Act two introduces Big Daddy (Stuart Devenie) and has the rest of the family come into play more directly. Devenie delivers a masterful portrait of the powerful patriarch, weakened by age and illness yet still fearsome, willful and ultimately wise. Alison Quigan’s Big Mama, mother of Brick and the absurdly square Gooper, also rings of theatrical excellence. Paul Glover inhabits the browbeaten, hardworking double crossing Gooper convincingly.
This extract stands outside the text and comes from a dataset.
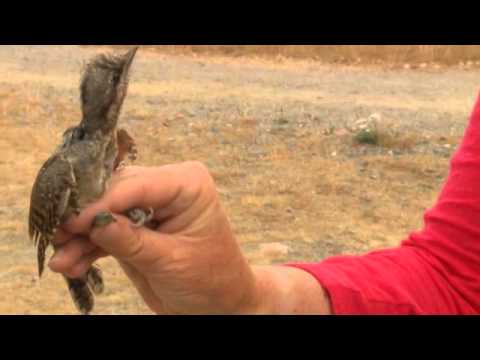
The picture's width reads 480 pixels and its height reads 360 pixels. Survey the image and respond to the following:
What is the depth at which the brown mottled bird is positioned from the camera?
1.80 metres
Also great are Peter Daube’s fruitily pious Reverend Tooker and Michael Kier-Morrisey’s drunken lech of a GP, Doctor Baugh. Plus whichever three of the six children playing Gooper and Mae’s "little no-neck monsters" on alternating dates through the season (Ariana Brunett, Francis Dale, Brooke Norton, Camryn Dyson, Courtney Dyson and Jack Lockhard) are effectively lovable and appalling, and one can’t help but consider Gooper and Mae to be responsible for the latter.
In this production of Tennessee Williams’ well worn classic, written over 50 years ago, the setting has been shifted from the family estate to a modern day six or seven star hotel. The whole production design has a distinctly fantastical look, set and lights both courtesy of Tony Rabbit. The giant sized square white leather lounge suite and large fluorescent drinks bar are more reminiscent of the extravagant yuppie stylings of the 80s than the less gauche but similarly affluent 50s when it was originally written.
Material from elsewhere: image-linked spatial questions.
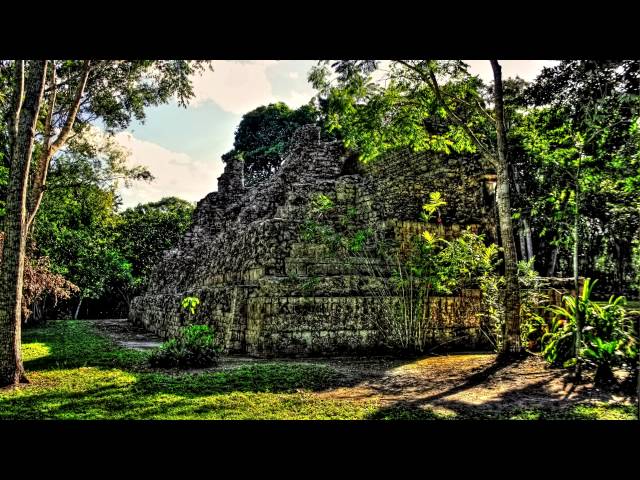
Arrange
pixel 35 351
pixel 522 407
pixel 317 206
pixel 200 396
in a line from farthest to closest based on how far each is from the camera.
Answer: pixel 317 206 < pixel 35 351 < pixel 200 396 < pixel 522 407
The surrounding stage area is covered with multiple folds and layers of sheer transparent plastic curtains, played upon with twinkling lights which in turn reflect The stunning effect seems suggestive of the blurred layers of Brick’s mind with the hotel suite, where the alcohol’s located, at the centre.
Nic Smillie’s costume design also fits the theme of affluence out of control; men in pastel suits and loud ties, Big Mama’s ostentatious orange on orange ensemble, etc. Brick and Maggie are the only characters with truly dignified dress sense besides Big Daddy himself, and the impeccable ethnic hotel staff. The various classy frocks of Maggie the cat heighten her self-proclaimed and understood sex appeal, whereas Brick’s dignity stems from his total indifference to his appearance, his clothes hanging unevenly off his debilitated frame as he sulks disdainfully about his life being over.
John Gibson’s sound design matches the others’ level of excellence, and includes well-chosen classics that say so much, not least the opening track of Johnny Cash’s latter day recital of Cohen’s Bird on a Wire. Small cellphones and a remote controlled sound system contribute to the definitive modernisation of the work. I assume the purpose is in part to bring the play a little closer to home for new potential audiences. These adaptations are not greatly intrusive to me, though possibly could be to the well schooled purist. Admittedly, I’m not familiar enough with the original to be aware exactly how much artistic license has been taken.
After an uncertain beginning, under the reputable direction of veteran Colin McColl, by the final curtain the audience seemed to generally agree that they had just been on a powerful and worthwhile theatrical journey. There were a few fluffed lines and a touch of the wobbly accent syndrome on the official opening night, and occasionally various players seemed more to be surfing on their lines than really living them. These elements become minor in the face of the solid performances, and they certainly can and ought to improve over the first few shows.
Overall, the structure and intention of ATC’s fifth production this year should ultimately make it one of their strongest. Giving due respect to the monolith of Williams’ legacy, with a small amount of development it looks set to be a solid classic in it’s own right.